## Your instructions
Even where a line looks wrong, copy it exactly and include every entry.

Input material START

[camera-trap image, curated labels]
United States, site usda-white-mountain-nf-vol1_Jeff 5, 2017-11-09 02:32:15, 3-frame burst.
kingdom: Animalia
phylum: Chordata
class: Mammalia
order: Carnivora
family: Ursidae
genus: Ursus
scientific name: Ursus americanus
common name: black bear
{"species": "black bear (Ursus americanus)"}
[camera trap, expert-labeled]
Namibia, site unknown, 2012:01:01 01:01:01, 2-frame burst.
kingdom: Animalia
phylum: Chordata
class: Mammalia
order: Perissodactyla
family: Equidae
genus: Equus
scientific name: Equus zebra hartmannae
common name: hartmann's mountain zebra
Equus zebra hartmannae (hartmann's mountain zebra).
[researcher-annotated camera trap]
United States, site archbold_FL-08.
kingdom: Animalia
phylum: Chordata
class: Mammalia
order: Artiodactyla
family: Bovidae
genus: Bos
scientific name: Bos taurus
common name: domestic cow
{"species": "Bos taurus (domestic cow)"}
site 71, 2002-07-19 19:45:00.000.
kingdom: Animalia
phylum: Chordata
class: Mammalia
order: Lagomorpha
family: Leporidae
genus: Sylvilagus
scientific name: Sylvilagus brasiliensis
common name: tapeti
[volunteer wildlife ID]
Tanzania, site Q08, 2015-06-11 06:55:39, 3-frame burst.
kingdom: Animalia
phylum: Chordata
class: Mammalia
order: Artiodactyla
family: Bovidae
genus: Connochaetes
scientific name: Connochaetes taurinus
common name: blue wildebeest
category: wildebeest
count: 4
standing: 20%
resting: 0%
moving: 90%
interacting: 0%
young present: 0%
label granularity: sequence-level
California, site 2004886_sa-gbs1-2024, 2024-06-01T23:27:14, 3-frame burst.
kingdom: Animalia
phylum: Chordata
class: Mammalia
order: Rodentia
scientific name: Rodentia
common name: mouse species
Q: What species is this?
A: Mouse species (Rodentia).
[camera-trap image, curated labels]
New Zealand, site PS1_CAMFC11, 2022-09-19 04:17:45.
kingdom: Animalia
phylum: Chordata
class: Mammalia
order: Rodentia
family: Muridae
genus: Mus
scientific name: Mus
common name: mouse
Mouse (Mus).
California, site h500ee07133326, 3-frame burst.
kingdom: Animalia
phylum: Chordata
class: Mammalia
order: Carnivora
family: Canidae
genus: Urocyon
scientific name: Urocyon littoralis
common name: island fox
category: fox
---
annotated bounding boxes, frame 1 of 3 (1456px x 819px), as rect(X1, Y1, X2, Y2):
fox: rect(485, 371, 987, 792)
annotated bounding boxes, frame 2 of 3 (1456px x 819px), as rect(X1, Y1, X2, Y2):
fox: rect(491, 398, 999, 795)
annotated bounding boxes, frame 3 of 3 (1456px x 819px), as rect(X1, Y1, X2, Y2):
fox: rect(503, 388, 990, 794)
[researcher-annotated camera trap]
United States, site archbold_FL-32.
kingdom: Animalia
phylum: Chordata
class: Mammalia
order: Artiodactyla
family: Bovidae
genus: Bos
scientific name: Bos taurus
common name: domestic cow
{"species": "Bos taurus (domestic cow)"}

Input material END

## Reply
[camera-trap image, curated labels]
United States, site usda-white-mountain-nf-vol1_Jeff 5, 2017-11-09 02:32:15, 3-frame burst.
kingdom: Animalia
phylum: Chordata
class: Mammalia
order: Carnivora
family: Ursidae
genus: Ursus
scientific name: Ursus americanus
common name: black bear
{"species": "black bear (Ursus americanus)"}
[camera trap, expert-labeled]
Namibia, site unknown, 2012:01:01 01:01:01, 2-frame burst.
kingdom: Animalia
phylum: Chordata
class: Mammalia
order: Perissodactyla
family: Equidae
genus: Equus
scientific name: Equus zebra hartmannae
common name: hartmann's mountain zebra
Equus zebra hartmannae (hartmann's mountain zebra).
[researcher-annotated camera trap]
United States, site archbold_FL-08.
kingdom: Animalia
phylum: Chordata
class: Mammalia
order: Artiodactyla
family: Bovidae
genus: Bos
scientific name: Bos taurus
common name: domestic cow
{"species": "Bos taurus (domestic cow)"}
site 71, 2002-07-19 19:45:00.000.
kingdom: Animalia
phylum: Chordata
class: Mammalia
order: Lagomorpha
family: Leporidae
genus: Sylvilagus
scientific name: Sylvilagus brasiliensis
common name: tapeti
[volunteer wildlife ID]
Tanzania, site Q08, 2015-06-11 06:55:39, 3-frame burst.
kingdom: Animalia
phylum: Chordata
class: Mammalia
order: Artiodactyla
family: Bovidae
genus: Connochaetes
scientific name: Connochaetes taurinus
common name: blue wildebeest
category: wildebeest
count: 4
standing: 20%
resting: 0%
moving: 90%
interacting: 0%
young present: 0%
label granularity: sequence-level
California, site 2004886_sa-gbs1-2024, 2024-06-01T23:27:14, 3-frame burst.
kingdom: Animalia
phylum: Chordata
class: Mammalia
order: Rodentia
scientific name: Rodentia
common name: mouse species
Q: What species is this?
A: Mouse species (Rodentia).
[camera-trap image, curated labels]
New Zealand, site PS1_CAMFC11, 2022-09-19 04:17:45.
kingdom: Animalia
phylum: Chordata
class: Mammalia
order: Rodentia
family: Muridae
genus: Mus
scientific name: Mus
common name: mouse
Mouse (Mus).
California, site h500ee07133326, 3-frame burst.
kingdom: Animalia
phylum: Chordata
class: Mammalia
order: Carnivora
family: Canidae
genus: Urocyon
scientific name: Urocyon littoralis
common name: island fox
category: fox
---
annotated bounding boxes, frame 1 of 3 (1456px x 819px), as rect(X1, Y1, X2, Y2):
fox: rect(485, 371, 987, 792)
annotated bounding boxes, frame 2 of 3 (1456px x 819px), as rect(X1, Y1, X2, Y2):
fox: rect(491, 398, 999, 795)
annotated bounding boxes, frame 3 of 3 (1456px x 819px), as rect(X1, Y1, X2, Y2):
fox: rect(503, 388, 990, 794)
[researcher-annotated camera trap]
United States, site archbold_FL-32.
kingdom: Animalia
phylum: Chordata
class: Mammalia
order: Artiodactyla
family: Bovidae
genus: Bos
scientific name: Bos taurus
common name: domestic cow
{"species": "Bos taurus (domestic cow)"}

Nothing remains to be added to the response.